### DIRECTIONS FOR THIS TASK
Below are records with pictures in them. Transcribe everything from the line containing "a living room" down to the line containing "Women set of", exactly, and leave the pictures behind.

### RECORDS FOR THE EXERCISE
★ ★ ★ ★ ★ ★ ★
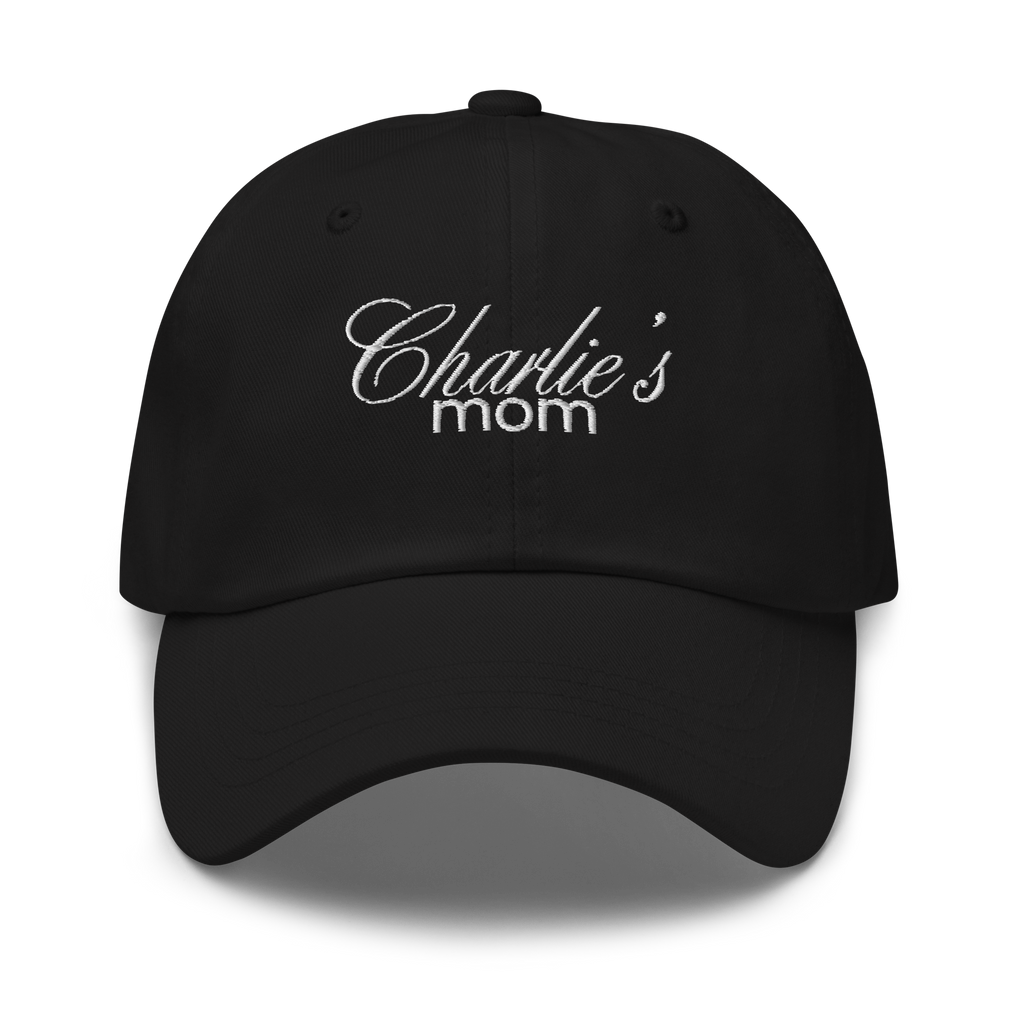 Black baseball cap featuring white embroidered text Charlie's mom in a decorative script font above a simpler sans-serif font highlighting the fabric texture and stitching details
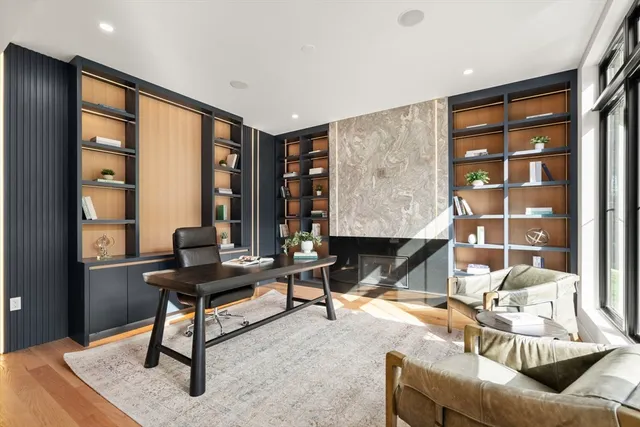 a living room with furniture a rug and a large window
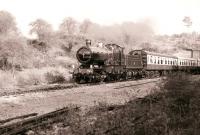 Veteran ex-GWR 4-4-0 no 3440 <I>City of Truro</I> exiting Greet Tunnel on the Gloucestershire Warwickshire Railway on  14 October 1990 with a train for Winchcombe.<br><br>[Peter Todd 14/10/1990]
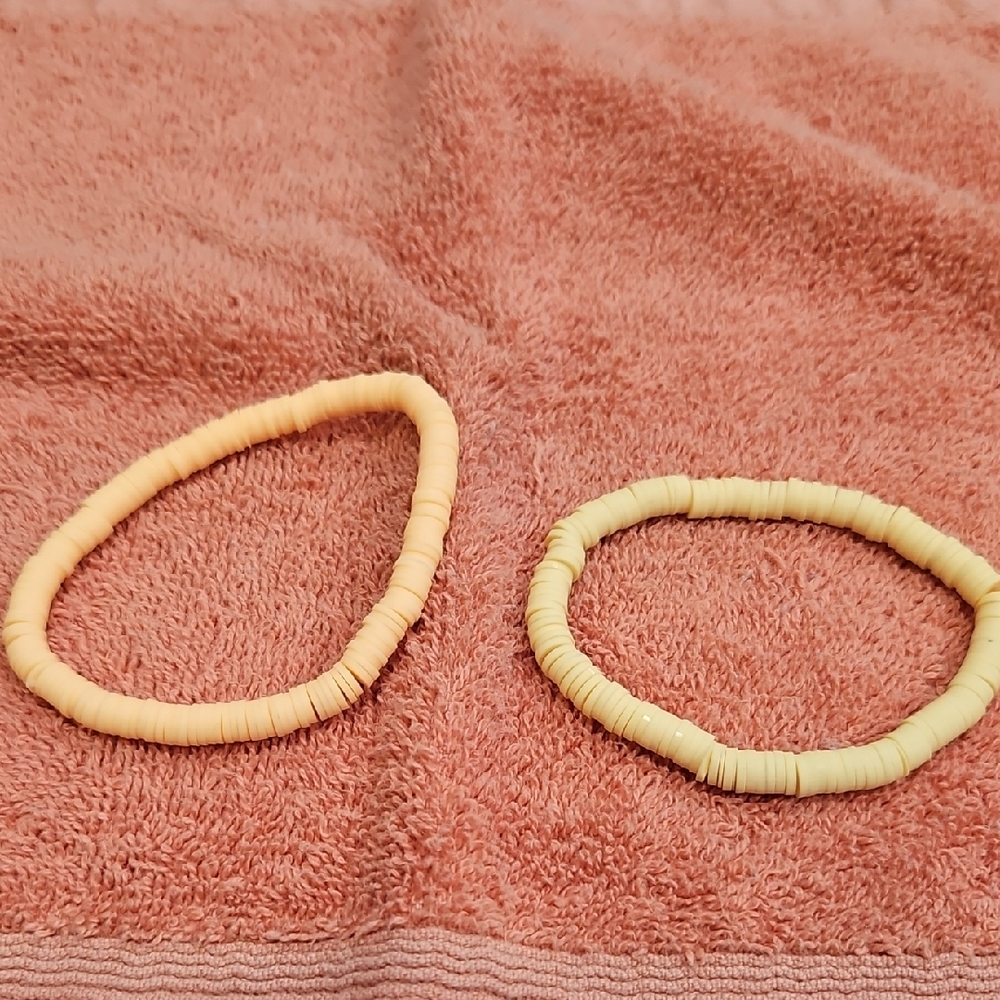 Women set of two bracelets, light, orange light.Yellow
★ ★ ★ ★ ★ ★ ★
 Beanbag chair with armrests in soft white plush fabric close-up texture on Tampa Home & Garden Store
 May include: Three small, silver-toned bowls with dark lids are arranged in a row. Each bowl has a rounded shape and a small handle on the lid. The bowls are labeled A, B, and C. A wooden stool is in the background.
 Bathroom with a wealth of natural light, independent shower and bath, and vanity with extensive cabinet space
★ ★ ★ ★ ★ ★ ★
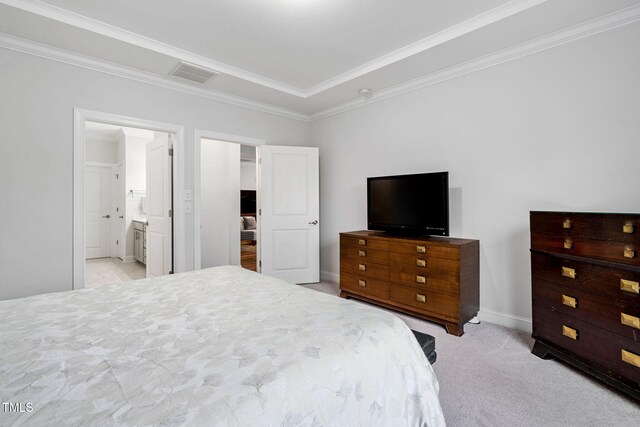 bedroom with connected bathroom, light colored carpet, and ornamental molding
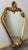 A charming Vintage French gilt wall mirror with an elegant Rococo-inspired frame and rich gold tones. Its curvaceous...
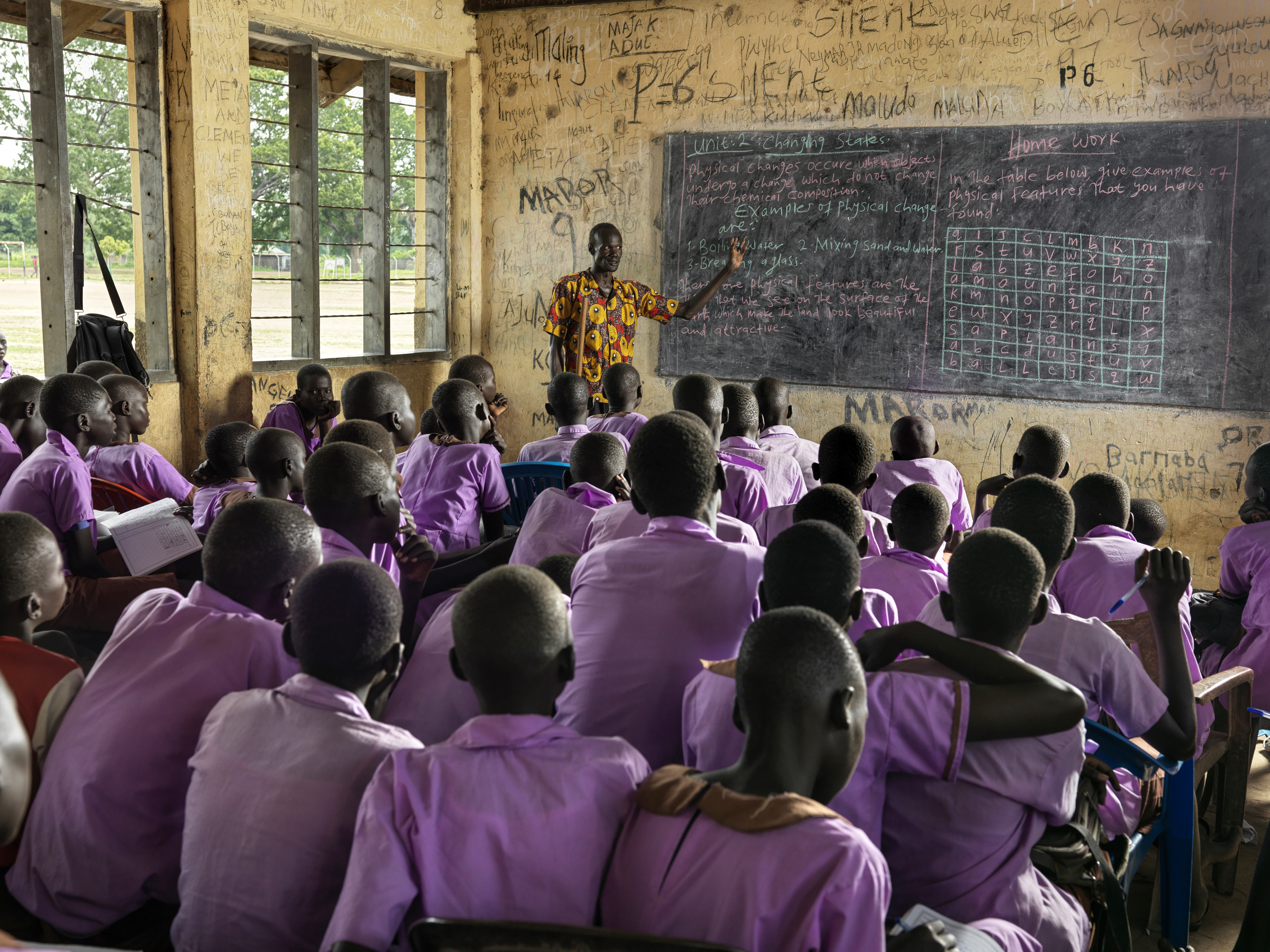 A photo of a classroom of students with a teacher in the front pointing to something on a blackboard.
★ ★ ★ ★ ★ ★ ★
### WRITTEN RESPONSE
 a living room with furniture a rug and a large window
 Veteran ex-GWR 4-4-0 no 3440 <I>City of Truro</I> exiting Greet Tunnel on the Gloucestershire Warwickshire Railway on  14 October 1990 with a train for Winchcombe.<br><br>[Peter Todd 14/10/1990]
 Women set of two bracelets, light, orange light.Yellow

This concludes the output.